La violenza nei videogiochi secondo Ken Levine
Bioshock: Infinite ha ricevuto giudizi di vario genere - noi di GameSurf ci siamo naturalmente espressi nella nostra Recensione - ma più o meno tutti non hanno potuto negare che sia un gioco dall'elevato tasso di violanza. Perché? Alla domanda risponde, con un ragionamento a più ampio respiro, Ken Levine, all'epoca leader di Irrational Games e dunque "papà" del gioco.
Tanto per cominciare, Ken fa il "mea culpa" confessando che quello era il tipo di gioco che sapeva fare: "Non avrei saputo come fare un gioco come Mario - rivela ai microfoni di NPR - Non avrei saputo come prendere questo tipo di storia e trasformarla in un gioco in cui si salta sui blocchi."

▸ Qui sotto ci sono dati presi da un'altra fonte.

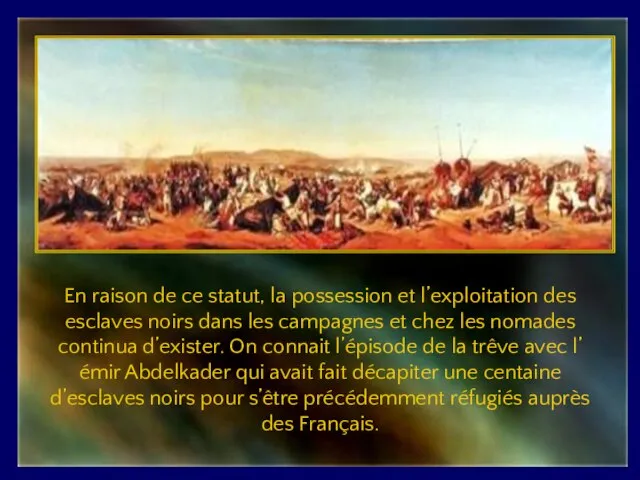 En raison de ce statut, la possession et l'exploitation des esclaves noirs dans les campagnes et chez les nomades continua d'exister. On connait l'épisode de la trêve avec l' émir Abdelkader qui avait fait décapiter une centaine d'esclaves noirs pour s'être précédemment réfugiés auprès des Français.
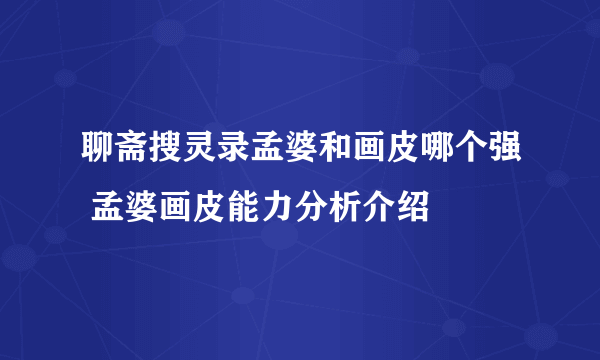 聊斋搜灵录孟婆和画皮哪个强 孟婆画皮能力分析介绍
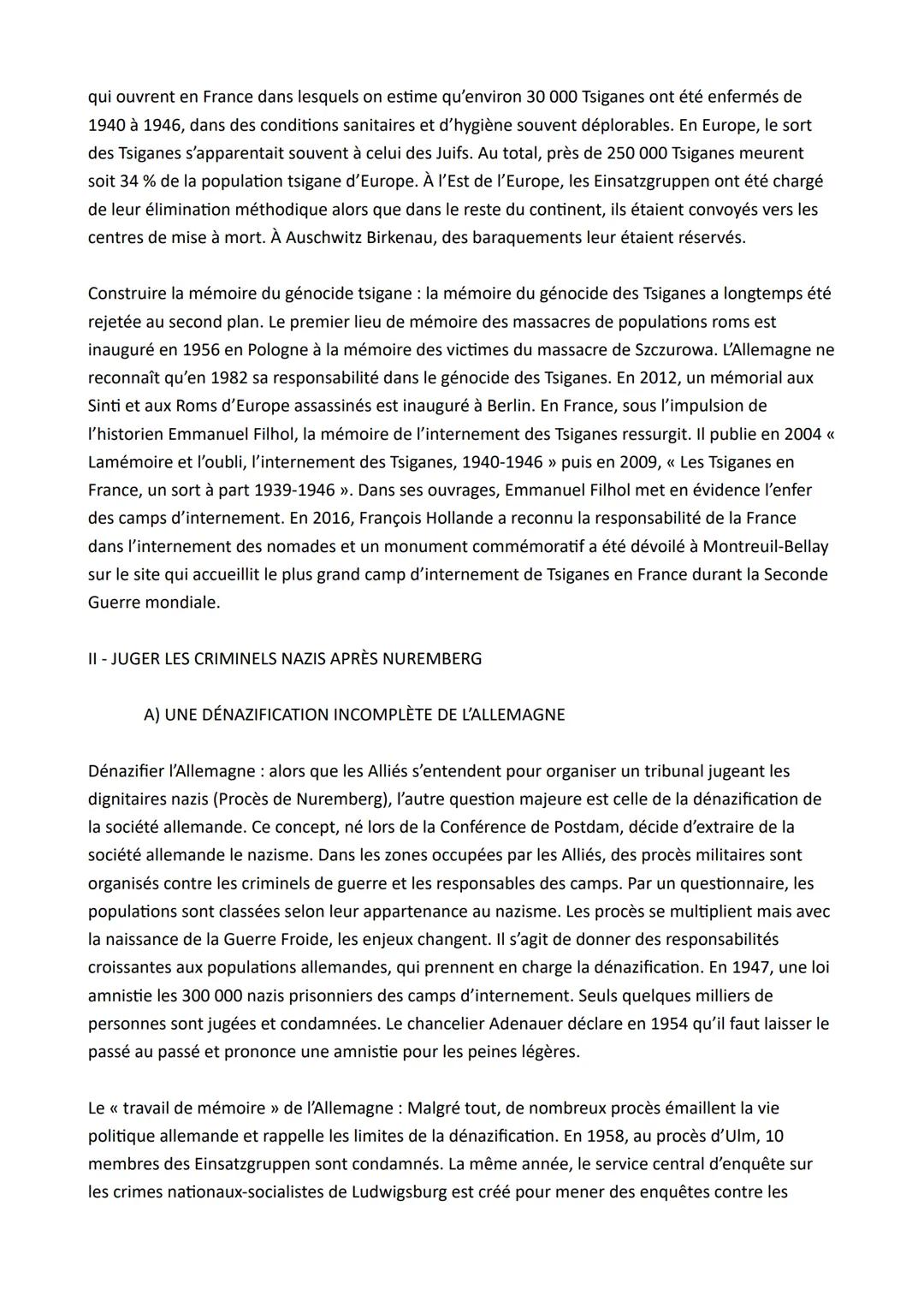 qui ouvrent en France dans lesquels on estime qu'environ 30 000 Tsiganes ont été enfermés de 1940 à 1946, dans des conditions sanitaires et d'hygiène souvent déplorables. En Europe, le sort des Tsiganes s'apparentait souvent à celui des Juifs. Au total, près de 250 000 Tsiganes meurent soit 34 % de la population tsigane d'Europe. À l'Est de l'Europe, les Einsatzgruppen ont été chargé de leur élimination méthodique alors que dans le reste du continent, ils étaient convoyés vers les centres de mise à mort. À Auschwitz Birkenau, des baraquements leur étaient réservés.

Construire la mémoire du génocide tsigane : la mémoire du génocide des Tsiganes a longtemps été rejetée au second plan. Le premier lieu de mémoire des massacres de populations roms est inauguré en 1956 en Pologne à la mémoire des victimes du massacre de Szczurowa. L'Allemagne ne reconnaît qu'en 1982 sa responsabilité dans le génocide des Tsiganes. En 2012, un mémorial aux Sinti et aux Roms d'Europe assassinés est inauguré à Berlin. En France, sous l'impulsion de l'historien Emmanuel Filhol, la mémoire de l'internement des Tsiganes ressurgit. Il publie en 2004 « Lamémoire et l'oubli, l'internement des Tsiganes, 1940-1946 » puis en 2009, « Les Tsiganes en France, un sort à part 1939-1946 ». Dans ses ouvrages, Emmanuel Filhol met en évidence l'enfer des camps d'internement. En 2016, François Hollande a reconnu la responsabilité de la France dans l'internement des nomades et un monument commémoratif a été dévoilé à Montreuil-Bellay sur le site qui accueillit le plus grand camp d'internement de Tsiganes en France durant la Seconde Guerre mondiale.

II - JUGER LES CRIMINELS NAZIS APRÈS NUREMBERG

A) UNE DÉNAZIFICATION INCOMPLÈTE DE L'ALLEMAGNE

Dénazifier l'Allemagne : alors que les Alliés s'entendent pour organiser un tribunal jugeant les dignitaires nazis (Procès de Nuremberg), l'autre question majeure est celle de la dénazification de la société allemande. Ce concept, né lors de la Conférence de Postdam, décide d'extraire de la société allemande le nazisme. Dans les zones occupées par les Alliés, des procès militaires sont organisés contre les criminels de guerre et les responsables des camps. Par un questionnaire, les populations sont classées selon leur appartenance au nazisme. Les procès se multiplient mais avec la naissance de la Guerre Froide, les enjeux changent. Il s'agit de donner des responsabilités croissantes aux populations allemandes, qui prennent en charge la dénazification. En 1947, une loi amnistie les 300 000 nazis prisonniers des camps d'internement. Seuls quelques milliers de personnes sont jugées et condamnées. Le chancelier Adenauer déclare en 1954 qu'il faut laisser le passé au passé et prononce une amnistie pour les peines légères.

Le « travail de mémoire » de l'Allemagne : Malgré tout, de nombreux procès émaillent la vie politique allemande et rappelle les limites de la dénazification. En 1958, au procès d'Ulm, 10 membres des Einsatzgruppen sont condamnés. La même année, le service central d'enquête sur les crimes nationaux-socialistes de Ludwigsburg est créé pour mener des enquêtes contre les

Levine ha continuato spiegando che la violenza nei videogiochi è relativamente più semplice da realizzare, ma anche che introdurla è una sorta di risposta alle esigenze del emrcato: "Penso che la reazione alla violenza sia più che altro un'espressione della gente nel convincersi che l'industria abbia la possibilità di esprimersi in altri modi."
Insomma: secondo Levine, il mercato realizza giochi violenti perché è convinto che la maggior parte del pubblico desideri giochi violenti, mentre invece c'è una larga fetta di pubblico che desidera altri tipi di intrattenimento. A questo proposito prende ad esempio il primo Bioshock, il quale nel 2007 ha stravolto le aspettative del mercato. Fortunatamente, però, le cose stanno cambiando:
"C'era una tendenza da parte dei publisher a sottostimare l'utenza - afferma Ken - ma questa non ha niente di diverso da qualsiasi altra utenza. Ci sono tantissimi film pensati per persone che non sono interessate alla fiolosofia politica e ce ne sono tantissimi destinati a questi."
La soluzione al problema può essere trovata, secondo Levine, nella distrubuzione digitale, dove non si è "asserviti" alle leggi di mercato delle grandi cifre e si può puntare a utenze più specifiche: "Puoi veramente cercare di avere un'intrazione uno-a-uno con una base di fan più piccola e dedicata, e dare loro quello che vogliono - conclude - Realizziamo di poter sperimentare di più perché non dobbiamo soddisfare un comun denominatore così ampio."